* _Your instructions_: Reproduce the abstract on fanetizole mesylate below in full, word for word.

* _Given passage_:

Correction of an in vitro immunoregulatory defect in atopic subjects by the immunostimulating drug fanetizole mesylate (CP-48,810).

The effect of Fanetizole mesylate or CP-48,810, a new immunostimulating drug, on suppressor cell function and IgE synthesis in vitro was evaluated in atopic patients with allergic rhinitis and/or asthma and eczema. In the absence of the drug, histamine (10(-3)M) stimulated blood mononuclear cells from 23 atopic patients suppressed concanavalin A-induced lymphocyte proliferation by a mean (+/- S.E.M.) of 9.3% +/- 3.5 (compared to 25.1% +/- 2.7 for histamine stimulated mononuclear cells from non-atopic controls). The addition of the drug (2.5 X 10(-4)M) in vitro significantly increased histamine suppressor cell activity of atopic patients to 26.6% +/- 3.9 (compared to 24.7% +/- 2.8 for control cells in the presence of the drug). In order to determine a possible mechanism through which CP-48,810 might enhance histamine-induced suppressor activity, we examined the effects of the drug on the production of histamine-induced suppressor factor (HSF) by lymphocytes and the production of prostaglandin E2 by blood monocytes in the presence of HSF. Supernatants generated from histamine (10(-4)M) stimulated patient lymphocytes caused a 9.0% +/- 1.8 suppression of concanavalin A-induced lymphocyte proliferation (compared to 25.0% +/- 3.1 caused by supernatants from normal subjects). If the drug (2.5 X 10(-4)M) was added at the beginning of culture, HSF activity in supernatants derived from atopic lymphocytes increased significantly to 20.2% +/- 1.8 (compared to 23.3% +/- 3.9 for drug treated control supernatants). Prostaglandin E2 production by atopic monocytes exposed to HSF was less than that of normal monocytes in the absence of the drug.(ABSTRACT TRUNCATED AT 250 WORDS)

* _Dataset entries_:
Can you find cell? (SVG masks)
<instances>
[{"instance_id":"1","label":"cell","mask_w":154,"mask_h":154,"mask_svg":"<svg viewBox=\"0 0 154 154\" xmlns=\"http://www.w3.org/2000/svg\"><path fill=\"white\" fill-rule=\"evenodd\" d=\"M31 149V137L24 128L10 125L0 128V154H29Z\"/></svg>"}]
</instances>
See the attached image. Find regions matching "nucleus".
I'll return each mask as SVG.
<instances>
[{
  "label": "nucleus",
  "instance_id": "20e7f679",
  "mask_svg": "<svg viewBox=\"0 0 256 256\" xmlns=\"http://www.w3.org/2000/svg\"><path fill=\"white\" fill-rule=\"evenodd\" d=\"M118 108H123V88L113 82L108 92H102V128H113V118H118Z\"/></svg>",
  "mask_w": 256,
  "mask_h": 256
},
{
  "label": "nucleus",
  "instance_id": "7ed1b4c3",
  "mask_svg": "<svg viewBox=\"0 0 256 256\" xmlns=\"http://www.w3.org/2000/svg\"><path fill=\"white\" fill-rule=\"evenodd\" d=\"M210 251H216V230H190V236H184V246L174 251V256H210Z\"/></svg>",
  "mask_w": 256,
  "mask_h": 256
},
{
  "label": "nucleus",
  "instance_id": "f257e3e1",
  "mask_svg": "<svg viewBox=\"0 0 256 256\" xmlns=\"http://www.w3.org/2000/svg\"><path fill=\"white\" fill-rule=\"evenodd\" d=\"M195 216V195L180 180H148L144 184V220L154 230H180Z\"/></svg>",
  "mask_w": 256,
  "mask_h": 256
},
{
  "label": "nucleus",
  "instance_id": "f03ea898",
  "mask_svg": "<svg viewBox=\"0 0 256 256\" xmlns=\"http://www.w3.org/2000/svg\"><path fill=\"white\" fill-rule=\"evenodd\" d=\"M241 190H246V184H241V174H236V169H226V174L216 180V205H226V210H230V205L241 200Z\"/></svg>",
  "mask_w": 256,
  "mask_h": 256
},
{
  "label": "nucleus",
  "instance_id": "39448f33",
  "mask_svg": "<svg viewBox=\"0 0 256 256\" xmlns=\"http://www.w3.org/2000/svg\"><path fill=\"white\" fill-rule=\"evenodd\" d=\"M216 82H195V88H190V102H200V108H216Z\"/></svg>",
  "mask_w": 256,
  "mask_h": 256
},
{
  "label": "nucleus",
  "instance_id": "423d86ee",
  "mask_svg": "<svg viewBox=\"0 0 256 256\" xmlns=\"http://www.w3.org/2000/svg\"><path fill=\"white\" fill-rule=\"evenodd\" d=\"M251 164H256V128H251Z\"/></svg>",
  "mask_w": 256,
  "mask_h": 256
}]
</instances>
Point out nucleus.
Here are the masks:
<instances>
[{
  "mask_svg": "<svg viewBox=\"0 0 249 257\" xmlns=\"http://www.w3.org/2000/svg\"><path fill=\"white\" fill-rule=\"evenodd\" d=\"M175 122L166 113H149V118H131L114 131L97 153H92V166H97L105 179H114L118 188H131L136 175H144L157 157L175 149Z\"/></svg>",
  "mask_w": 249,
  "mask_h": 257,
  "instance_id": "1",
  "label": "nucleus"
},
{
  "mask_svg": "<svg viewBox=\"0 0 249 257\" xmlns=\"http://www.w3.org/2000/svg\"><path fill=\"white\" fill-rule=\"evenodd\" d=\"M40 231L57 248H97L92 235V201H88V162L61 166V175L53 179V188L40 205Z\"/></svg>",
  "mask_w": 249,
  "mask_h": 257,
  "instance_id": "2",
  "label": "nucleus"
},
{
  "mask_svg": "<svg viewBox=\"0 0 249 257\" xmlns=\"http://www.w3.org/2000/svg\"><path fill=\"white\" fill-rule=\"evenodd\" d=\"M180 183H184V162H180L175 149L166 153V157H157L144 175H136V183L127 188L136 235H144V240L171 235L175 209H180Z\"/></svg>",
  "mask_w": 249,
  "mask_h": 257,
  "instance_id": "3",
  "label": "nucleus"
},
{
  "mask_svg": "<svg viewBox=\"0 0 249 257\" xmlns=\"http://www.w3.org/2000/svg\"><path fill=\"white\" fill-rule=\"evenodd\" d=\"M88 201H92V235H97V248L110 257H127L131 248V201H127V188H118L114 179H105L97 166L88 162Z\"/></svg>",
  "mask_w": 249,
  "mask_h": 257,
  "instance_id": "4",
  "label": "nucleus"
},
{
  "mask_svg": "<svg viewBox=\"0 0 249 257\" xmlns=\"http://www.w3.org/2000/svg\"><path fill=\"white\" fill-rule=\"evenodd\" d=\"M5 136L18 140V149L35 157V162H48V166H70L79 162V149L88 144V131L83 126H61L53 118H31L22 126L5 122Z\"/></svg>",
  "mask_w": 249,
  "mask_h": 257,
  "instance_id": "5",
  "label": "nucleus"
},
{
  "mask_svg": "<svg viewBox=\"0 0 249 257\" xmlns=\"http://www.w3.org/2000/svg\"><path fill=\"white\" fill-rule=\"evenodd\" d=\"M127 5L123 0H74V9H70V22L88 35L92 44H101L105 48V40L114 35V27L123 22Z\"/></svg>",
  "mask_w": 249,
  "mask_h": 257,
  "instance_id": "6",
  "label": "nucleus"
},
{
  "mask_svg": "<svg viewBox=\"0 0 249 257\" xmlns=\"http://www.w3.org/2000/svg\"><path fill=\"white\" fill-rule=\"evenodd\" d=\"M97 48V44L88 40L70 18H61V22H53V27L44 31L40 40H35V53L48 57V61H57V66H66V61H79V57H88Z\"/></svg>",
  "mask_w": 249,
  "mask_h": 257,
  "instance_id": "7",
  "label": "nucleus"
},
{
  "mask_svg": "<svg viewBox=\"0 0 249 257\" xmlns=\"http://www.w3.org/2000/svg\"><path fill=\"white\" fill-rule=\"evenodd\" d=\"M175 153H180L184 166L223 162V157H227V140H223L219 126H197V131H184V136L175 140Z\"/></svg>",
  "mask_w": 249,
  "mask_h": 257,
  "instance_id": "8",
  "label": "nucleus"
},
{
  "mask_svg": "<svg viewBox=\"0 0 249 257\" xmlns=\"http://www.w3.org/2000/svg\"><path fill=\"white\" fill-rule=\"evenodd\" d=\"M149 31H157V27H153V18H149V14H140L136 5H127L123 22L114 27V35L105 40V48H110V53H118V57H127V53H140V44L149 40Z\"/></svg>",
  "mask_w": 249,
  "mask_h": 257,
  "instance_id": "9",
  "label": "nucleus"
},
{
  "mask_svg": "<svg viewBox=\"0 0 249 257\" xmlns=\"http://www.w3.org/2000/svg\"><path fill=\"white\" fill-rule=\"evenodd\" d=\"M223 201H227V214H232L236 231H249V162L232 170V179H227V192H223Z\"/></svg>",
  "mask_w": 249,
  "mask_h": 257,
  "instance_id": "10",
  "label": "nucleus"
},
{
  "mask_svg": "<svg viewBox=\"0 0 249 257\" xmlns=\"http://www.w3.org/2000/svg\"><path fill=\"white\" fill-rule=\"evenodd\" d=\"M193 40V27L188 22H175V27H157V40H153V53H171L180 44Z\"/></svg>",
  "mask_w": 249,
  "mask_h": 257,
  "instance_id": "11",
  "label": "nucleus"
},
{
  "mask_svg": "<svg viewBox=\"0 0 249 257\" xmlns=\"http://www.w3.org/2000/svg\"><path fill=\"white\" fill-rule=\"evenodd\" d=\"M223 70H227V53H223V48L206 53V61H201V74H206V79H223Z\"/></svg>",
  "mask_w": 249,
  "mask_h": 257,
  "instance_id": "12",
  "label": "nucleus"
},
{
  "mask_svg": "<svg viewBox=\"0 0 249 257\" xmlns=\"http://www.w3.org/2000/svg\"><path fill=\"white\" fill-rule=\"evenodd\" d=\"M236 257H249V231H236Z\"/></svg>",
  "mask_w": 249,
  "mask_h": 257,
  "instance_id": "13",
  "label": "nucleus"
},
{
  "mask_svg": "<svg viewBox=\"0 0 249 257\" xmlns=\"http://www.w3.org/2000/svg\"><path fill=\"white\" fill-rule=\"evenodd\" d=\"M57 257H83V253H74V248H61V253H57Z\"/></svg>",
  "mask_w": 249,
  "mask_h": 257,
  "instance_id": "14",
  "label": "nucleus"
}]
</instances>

* _Answer to the exercise_:
Correction of an in vitro immunoregulatory defect in atopic subjects by the immunostimulating drug fanetizole mesylate (CP-48,810).

The effect of Fanetizole mesylate or CP-48,810, a new immunostimulating drug, on suppressor cell function and IgE synthesis in vitro was evaluated in atopic patients with allergic rhinitis and/or asthma and eczema. In the absence of the drug, histamine (10(-3)M) stimulated blood mononuclear cells from 23 atopic patients suppressed concanavalin A-induced lymphocyte proliferation by a mean (+/- S.E.M.) of 9.3% +/- 3.5 (compared to 25.1% +/- 2.7 for histamine stimulated mononuclear cells from non-atopic controls). The addition of the drug (2.5 X 10(-4)M) in vitro significantly increased histamine suppressor cell activity of atopic patients to 26.6% +/- 3.9 (compared to 24.7% +/- 2.8 for control cells in the presence of the drug). In order to determine a possible mechanism through which CP-48,810 might enhance histamine-induced suppressor activity, we examined the effects of the drug on the production of histamine-induced suppressor factor (HSF) by lymphocytes and the production of prostaglandin E2 by blood monocytes in the presence of HSF. Supernatants generated from histamine (10(-4)M) stimulated patient lymphocytes caused a 9.0% +/- 1.8 suppression of concanavalin A-induced lymphocyte proliferation (compared to 25.0% +/- 3.1 caused by supernatants from normal subjects). If the drug (2.5 X 10(-4)M) was added at the beginning of culture, HSF activity in supernatants derived from atopic lymphocytes increased significantly to 20.2% +/- 1.8 (compared to 23.3% +/- 3.9 for drug treated control supernatants). Prostaglandin E2 production by atopic monocytes exposed to HSF was less than that of normal monocytes in the absence of the drug.(ABSTRACT TRUNCATED AT 250 WORDS)